After patch https://lkml.org/lkml/2015/12/21/340 is introduced in
linux kernel, the random gap between stack and heap is increased
from 128M to 36G on 39-bit aarch64. As it is hard to cover this
big range, I think we need to detect heap range dynamically.
Details
Diff Detail
Event Timeline
I only tested this on android with 39-bit aarch64 platform. Let me know if it breaks on other 39-bit aarch64 platforms, or if we have other ways to make things work.
Adhemerval, CC'd, should know better, as he was the one implementing VMA options for AArch64.
Checking on kernel patch it looks like it is not specific to 39-bit VMA, but to all kernel configuration.

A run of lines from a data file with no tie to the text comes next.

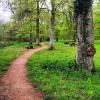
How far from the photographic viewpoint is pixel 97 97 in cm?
1144

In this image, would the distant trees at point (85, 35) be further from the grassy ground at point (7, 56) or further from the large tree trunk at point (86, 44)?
the grassy ground at point (7, 56)

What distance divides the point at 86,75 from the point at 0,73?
5280 millimetres

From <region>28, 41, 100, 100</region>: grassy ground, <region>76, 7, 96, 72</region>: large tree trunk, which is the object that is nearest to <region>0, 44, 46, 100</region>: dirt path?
<region>28, 41, 100, 100</region>: grassy ground

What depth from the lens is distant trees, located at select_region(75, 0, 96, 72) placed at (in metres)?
17.3

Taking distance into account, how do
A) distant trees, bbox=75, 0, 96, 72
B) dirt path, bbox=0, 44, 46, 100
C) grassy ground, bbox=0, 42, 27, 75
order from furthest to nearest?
grassy ground, bbox=0, 42, 27, 75
distant trees, bbox=75, 0, 96, 72
dirt path, bbox=0, 44, 46, 100

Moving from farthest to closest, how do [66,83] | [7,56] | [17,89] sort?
[7,56], [66,83], [17,89]

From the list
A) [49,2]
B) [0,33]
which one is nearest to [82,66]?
[49,2]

So instead of just setting it to 39-bit VMA I would rather make it default for aarch64 on all current
supported VMAs.
lib/tsan/rtl/tsan_platform_linux.cc | ||
---|---|---|
274 | llvm-lit is accusing "Line ends in whitespace. Consider deleting these extra spaces." for lini 272. |
lib/tsan/rtl/tsan_platform.h | ||
---|---|---|
667 | This sounds odd... I thought we had moved TSAN to dynamic VMA detection, too... |
The mapping become more and more messy. But I don't see any simple solution, so I guess I am OK with this.
Are there any objections from ARM people?
We also have problems on x86, modules have moved to 0x5555 without ASRL.
If we agree to have 1 memory access in mem->shadow translation, we could split address space into, say, 256 parts and have arbitrary mapping between these parts. Something long the lines of:
uptr mapping[256];
uptr MemToShadow(uptr x) {
return (x << 2) ^ mapping[x >> kAddressShift];
}
This would allow a platform to have up to 50 regions with user memory arbitrary mapped onto 50*4 shadow regions.
Just thinking aloud.
lib/tsan/rtl/tsan_platform.h | ||
---|---|---|
610 | It should be faster to use [kHeapMemBeg, kHeapMemBeg + kHeapMemSize) instead of [kHeapMemBeg, kHeapMemEnd). Because kHeapMemSize is a const. |
I think using uptr mapping[256]; is a better solution to remove current complex logic.
I think using uptr mapping[256]; is a better solution to remove current complex logic.
Just in case, don't start working on it yet :)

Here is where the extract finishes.